● Stated exercise
Rewrite every line from the one holding "At what distance" through the end of the records below, inclusive, requests included. Multiply each number in the answers (distances and pixel coordinates) by 1.85 and round to whole numbers, halves up, leaving the numbers in the requests as they are. Leave the pictures out of your answer.

● Records for processing
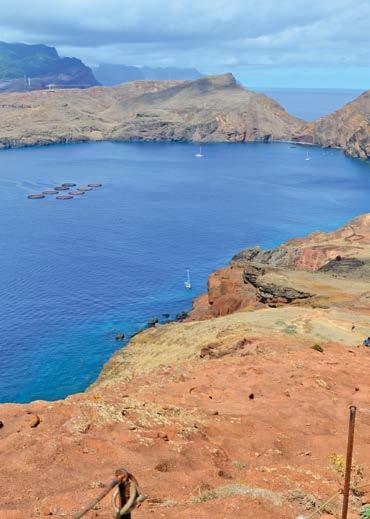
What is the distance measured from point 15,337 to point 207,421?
2397 inches

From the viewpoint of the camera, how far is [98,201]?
7165 inches

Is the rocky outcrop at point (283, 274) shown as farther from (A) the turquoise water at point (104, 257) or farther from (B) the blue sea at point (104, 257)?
(A) the turquoise water at point (104, 257)

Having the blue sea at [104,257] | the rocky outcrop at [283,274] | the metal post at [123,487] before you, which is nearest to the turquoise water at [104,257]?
the blue sea at [104,257]

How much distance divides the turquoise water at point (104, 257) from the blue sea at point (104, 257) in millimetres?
229

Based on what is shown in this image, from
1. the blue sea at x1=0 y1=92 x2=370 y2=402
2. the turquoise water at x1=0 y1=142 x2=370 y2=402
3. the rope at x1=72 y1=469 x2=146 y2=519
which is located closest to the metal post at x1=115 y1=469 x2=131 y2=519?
the rope at x1=72 y1=469 x2=146 y2=519

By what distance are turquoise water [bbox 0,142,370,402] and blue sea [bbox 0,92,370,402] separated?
0.75 ft

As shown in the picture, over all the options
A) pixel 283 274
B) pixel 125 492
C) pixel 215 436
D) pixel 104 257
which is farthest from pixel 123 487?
pixel 104 257

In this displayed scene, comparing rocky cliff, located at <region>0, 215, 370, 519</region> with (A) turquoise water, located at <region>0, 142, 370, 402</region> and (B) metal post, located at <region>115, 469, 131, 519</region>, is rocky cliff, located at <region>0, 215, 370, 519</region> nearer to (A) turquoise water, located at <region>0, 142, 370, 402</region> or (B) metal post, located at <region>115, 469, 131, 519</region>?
(B) metal post, located at <region>115, 469, 131, 519</region>

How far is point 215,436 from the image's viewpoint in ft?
84.4

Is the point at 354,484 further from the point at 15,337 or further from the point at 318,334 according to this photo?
the point at 15,337

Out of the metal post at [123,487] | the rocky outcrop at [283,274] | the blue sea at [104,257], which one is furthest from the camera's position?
the blue sea at [104,257]

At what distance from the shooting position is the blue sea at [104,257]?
253 feet

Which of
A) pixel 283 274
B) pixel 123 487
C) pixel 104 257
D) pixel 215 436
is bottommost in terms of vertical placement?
pixel 104 257

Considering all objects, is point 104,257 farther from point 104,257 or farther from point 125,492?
point 125,492
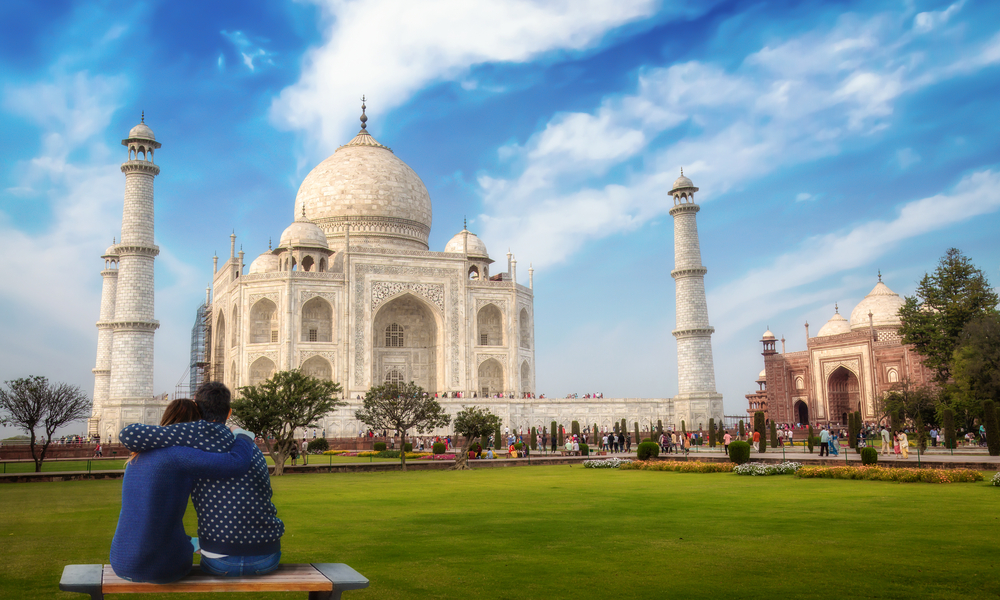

● Result for this task
At what distance from the shooting position is the blue sea at [104,257]?
468 feet

Which of
A) pixel 283 274
B) pixel 123 487
C) pixel 104 257
D) pixel 215 436
is bottommost in terms of vertical placement?
pixel 192 475

Considering all objects, is point 104,257 farther from point 104,257 or farther from point 125,492?
point 231,910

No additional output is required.